Non-Separating Commas in Comma Separated Values
Ill-formatted csv files are no uncommon phenomenon in the wild. This post explores how to deal with a particular problem in python
using regular expressions.
The Problem
The ill-formatted csv files contained values that represented enumerations or even full sentences which, unsurprisingly, themselves contained multiple commas. The files’ creators seemed to have thought of enclosing those fields with double quotes to make clear that the comma is not a separator. They have not, however, thought of the possibility that the enumerations themselves can contain double quotes resulting in a malformed csv file of the form
sample = '''column1,column2,column3
1,"text without quote, but comma",1
2,"text quoting "a sentence, words, and more" in a single cell",2'''
Now, when reading the file with pandas
the parser thinks that the third row consists of five columns instead of three and will throw a ParseError
:1
import io
import pandas as pd
pd.read_csv(io.StringIO(sample)) # this throws ParserError: Error tokenizing data. C error: Expected 3 fields in line 3, saw 5
The Solution
To the human eye it is clear that the sample contains three columns and that the second field in the third row contains nested double quotes rather than three separate fields. The objective is to replace the inner double quotes to enable the parser to identify the string within the outer double quotes as a single field. This is achieved with a regular expression and a dynamic replacement of the string matched by the expression. Keep on reading for an explanation of the solution.
import re
pattern = r'(?P<keep1>^|,"[^"]*)(?P<innerQuote1>")(?!,)(?P<keep2>[^"]+)(?P<innerQuote2>")(?P<keep3>[^"]*",|$)'
def deal_with_inner_quotes(string):
# for example replace double quotes with single quotes
return string.replace('"', "'")
def repl(m):
parts = [
m.group('keep1'),
deal_with_inner_quotes(m.group('innerQuote1')),
m.group('keep2'),
deal_with_inner_quotes(m.group('innerQuote2')),
m.group('keep3'),
]
return ''.join(parts)
sample_fixed = re.sub(pattern, repl, sample)

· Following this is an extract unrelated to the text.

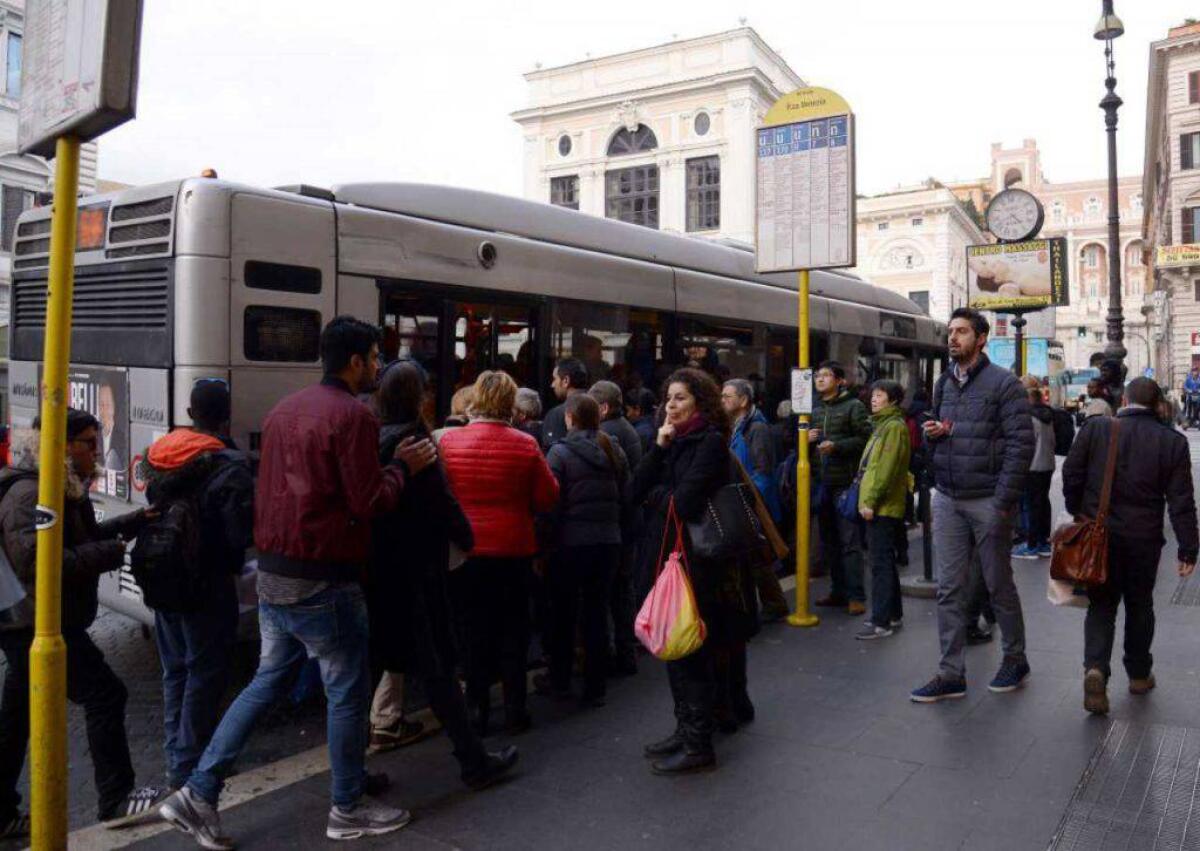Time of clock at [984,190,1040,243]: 4:40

pd.read_csv(io.StringIO(sample_fixed)) # this works as expected
Explanation
Identifying the Problematic Strings
This is the kind of task that is perfect to be tackled with regular expressions. The Python Standard Library comes with the module re
providing regular expression operations. The first step is to define a regular expression that matches the problematic fields.
The Outer Double Quotes
Let’s start with identifying the fields enclosed by double quotes (and checking for commas or beginning/end of strings using the non-capturing groups (?:...)
):
pattern = '(?:^|,)".*"(?:,|$)'
Applying the pattern
to our sample
, shows that it captures the relevant sub-strings:
import re
pattern = '(?:^|,)"(?!,).*"(?:,|$)'
matches = re.findall(pattern, sample)
print(matches) # a list of two strings: [',"text without quote, but comma",', ',"text quoting "a sentence, words, and more" in a single cell",']
The Inner Double Quotes
We now can identify all fields that are enclosed by double quotes. But we don’t need to actually modify all of them as the parser only gets confused by those that also contain inner double quotes. Let’s therefore modify the inner part of the pattern
to something more restrictive.
- The first outer and first inner double quote can be separated by an arbitrary, possibly empty string that is not a double quote which corresponds to the expression
[^"]*
. - Because the first inner double quote is the start of a new quote it must not be followed by a comma, so we add a negative lookahead
"(?!,)
. - Following the first inner double quote is an arbitrary but non-empty string that must not contain double quotes
[^"]+
.2 - Finally, the second inner double quote can be followed by an arbitrary, possibly empty string without double quotes
"[^"]*
.
Putting it all together yields the pattern
:
pattern = '(?:^|,)"[^"]*"(?!,)[^"]+"[^"]*"(?:,|$)'
Let’s apply it to our sample
:
pattern = '(?:^|,)"[^"]*"(?!,)[^"]+"[^"]*"(?:,|$)'
matches = re.findall(pattern, sample)
print(matches) # a list of a single string: [',"text quoting "a sentence, words, and more" in a single cell",']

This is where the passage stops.